• TÂCHES ET EXERCICES:
(A) Dans le texte sur Bucarest, quel surnom est donné à la capitale roumaine ?
(B) Traduisez en anglais cette phrase du texte sur Bucarest : « Bucarest a acquis sans le vouloir une réputation de ville mal-aimée de ses habitants. »
(C) Poursuivez le texte sur Bucarest après sa dernière phrase.

• TEXTE EXTRAIT:
-----

Bucarest, la nostalgie de l’âge d’or

Surnommée "le petit Paris", la capitale roumaine devient chaque jour un peu plus laide sous le coup de chantiers aussi pharaoniques que dénués de sens. Pourtant, écrit l'urbaniste Teodor Frolu, certains endroits ont gardé leur charme et il suffirait de peu pour rendre un visage humain à la ville.

Publié le 13 avril 2011 à 14:12
The old Bucharest  | Bucarest, la rue de l'Academie (carte postale de 1908).

Bucarest a acquis sans le vouloir une réputation de ville mal-aimée de ses habitants. Mais comment peut-on aimer une ville? Et Bucarest, peut-elle encore être aimée aujourd'hui, avec son visage meurtri par vingt ans d'urbanisme totalitaire et de spéculation immobilière ?

La première étape serait d'essayer de comprendre à quelle représentation renvoient la nostalgie et la langueur qui nous gagnent devant les photos du "Petit Paris". Certes, la réponse la plus aisée serait d’évoquer le romantisme intrinsèque dégagé par la photo en noir et blanc d'un Bucarest passé.

-----

Extraits du jeu de données
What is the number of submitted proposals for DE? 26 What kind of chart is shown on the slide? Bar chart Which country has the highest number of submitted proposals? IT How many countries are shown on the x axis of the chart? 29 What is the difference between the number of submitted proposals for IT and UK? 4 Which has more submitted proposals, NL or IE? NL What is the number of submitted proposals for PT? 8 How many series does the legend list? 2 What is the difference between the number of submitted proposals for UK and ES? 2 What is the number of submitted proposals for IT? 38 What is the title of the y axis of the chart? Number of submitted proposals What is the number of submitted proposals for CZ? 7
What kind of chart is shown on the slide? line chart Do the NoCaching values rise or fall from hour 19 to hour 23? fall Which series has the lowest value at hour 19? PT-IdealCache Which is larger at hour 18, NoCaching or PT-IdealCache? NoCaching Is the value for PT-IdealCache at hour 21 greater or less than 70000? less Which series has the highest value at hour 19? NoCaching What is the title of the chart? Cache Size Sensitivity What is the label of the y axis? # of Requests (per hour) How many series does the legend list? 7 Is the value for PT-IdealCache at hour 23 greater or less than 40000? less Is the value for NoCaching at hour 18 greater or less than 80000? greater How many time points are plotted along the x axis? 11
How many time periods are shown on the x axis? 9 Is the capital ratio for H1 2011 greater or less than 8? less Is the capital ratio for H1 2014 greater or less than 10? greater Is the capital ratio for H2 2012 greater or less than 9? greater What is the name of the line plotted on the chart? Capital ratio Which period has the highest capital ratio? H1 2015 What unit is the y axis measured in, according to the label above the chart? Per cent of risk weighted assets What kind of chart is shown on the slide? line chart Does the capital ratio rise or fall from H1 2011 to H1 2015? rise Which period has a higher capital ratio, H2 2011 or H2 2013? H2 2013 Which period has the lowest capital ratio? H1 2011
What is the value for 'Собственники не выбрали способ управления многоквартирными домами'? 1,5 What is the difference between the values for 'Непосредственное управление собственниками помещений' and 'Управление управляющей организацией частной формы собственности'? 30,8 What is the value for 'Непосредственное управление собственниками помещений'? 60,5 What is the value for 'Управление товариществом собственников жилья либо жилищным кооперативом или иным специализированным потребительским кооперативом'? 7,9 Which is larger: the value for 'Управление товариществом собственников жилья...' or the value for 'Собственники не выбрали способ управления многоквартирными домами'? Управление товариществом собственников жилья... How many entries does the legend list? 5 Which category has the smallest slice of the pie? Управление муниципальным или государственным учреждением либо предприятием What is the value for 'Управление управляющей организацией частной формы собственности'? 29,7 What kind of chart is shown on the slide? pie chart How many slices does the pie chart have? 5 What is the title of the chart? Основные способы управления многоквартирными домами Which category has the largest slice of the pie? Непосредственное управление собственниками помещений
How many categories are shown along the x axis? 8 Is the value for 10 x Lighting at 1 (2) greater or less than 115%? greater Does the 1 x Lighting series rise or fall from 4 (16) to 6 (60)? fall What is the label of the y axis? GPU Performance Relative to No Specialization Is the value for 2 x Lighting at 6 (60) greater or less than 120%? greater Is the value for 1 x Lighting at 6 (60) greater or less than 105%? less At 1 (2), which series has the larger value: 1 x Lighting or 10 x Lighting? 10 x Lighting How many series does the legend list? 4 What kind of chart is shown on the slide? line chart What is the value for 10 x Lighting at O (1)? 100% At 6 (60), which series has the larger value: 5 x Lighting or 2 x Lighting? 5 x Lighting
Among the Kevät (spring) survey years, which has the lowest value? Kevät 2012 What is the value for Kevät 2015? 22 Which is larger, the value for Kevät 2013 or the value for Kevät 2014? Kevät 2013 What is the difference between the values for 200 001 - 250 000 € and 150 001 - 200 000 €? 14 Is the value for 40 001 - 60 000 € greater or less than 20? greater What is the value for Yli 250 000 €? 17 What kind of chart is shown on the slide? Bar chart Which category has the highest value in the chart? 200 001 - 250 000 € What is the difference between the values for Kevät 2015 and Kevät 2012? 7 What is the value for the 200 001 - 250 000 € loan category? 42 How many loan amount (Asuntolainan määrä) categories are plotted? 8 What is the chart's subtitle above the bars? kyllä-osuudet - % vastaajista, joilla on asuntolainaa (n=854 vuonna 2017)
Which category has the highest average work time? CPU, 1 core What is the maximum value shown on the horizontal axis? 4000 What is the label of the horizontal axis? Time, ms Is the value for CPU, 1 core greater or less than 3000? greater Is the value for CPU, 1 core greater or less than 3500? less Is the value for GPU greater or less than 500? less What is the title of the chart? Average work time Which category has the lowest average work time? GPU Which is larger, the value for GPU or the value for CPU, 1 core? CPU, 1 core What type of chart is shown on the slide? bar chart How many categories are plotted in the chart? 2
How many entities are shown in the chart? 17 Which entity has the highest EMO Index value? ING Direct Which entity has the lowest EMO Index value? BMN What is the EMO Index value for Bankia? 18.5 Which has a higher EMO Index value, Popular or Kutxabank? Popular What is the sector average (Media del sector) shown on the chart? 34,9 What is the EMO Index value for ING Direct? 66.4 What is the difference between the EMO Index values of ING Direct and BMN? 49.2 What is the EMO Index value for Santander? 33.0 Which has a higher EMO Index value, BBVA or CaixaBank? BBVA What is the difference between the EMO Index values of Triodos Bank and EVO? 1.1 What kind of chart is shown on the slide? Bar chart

-----

• CORRIGÉ:
(A) Le « petit Paris ».

(B) Bucharest has unwittingly acquired a reputation as a city unloved by its inhabitants.

(C)
On est également séduit par la taille humaine de la ville de l'entre-deux guerres. Du détail du pavé de la chaussée à la virtuosité du grillage en fer forgé, en passant par l'esthétique des luminaires de l’éclairage public, la ville regorge de "bon sens" architectural.

La perte d'une dimension humaine et chaleureuse

Les façades des bâtiments sont raffinées sans être démesurées ou surchargées de décorations excessives. Même le Palais royal ou l'Athénée roumain [la principale salle de concert de la capitale] sont à échelle humaine. J'ose affirmer que le charme du "Petit Paris" ne vient pas seulement de l'influence de l'architecture française de la fin du XIXe siècle, mais aussi de sa dimension humaine et chaleureuse, qui contraste avec l'opulence du "Grand Paris" haussmannien, qui intimidait les visiteurs par la monumentalité des édifices et la largeur des boulevards. Si nous parvenons à comprendre la valeur qualitative du mot "petit", nous pourrons plus facilement identifier les erreurs que nous avons faites depuis 50 ans.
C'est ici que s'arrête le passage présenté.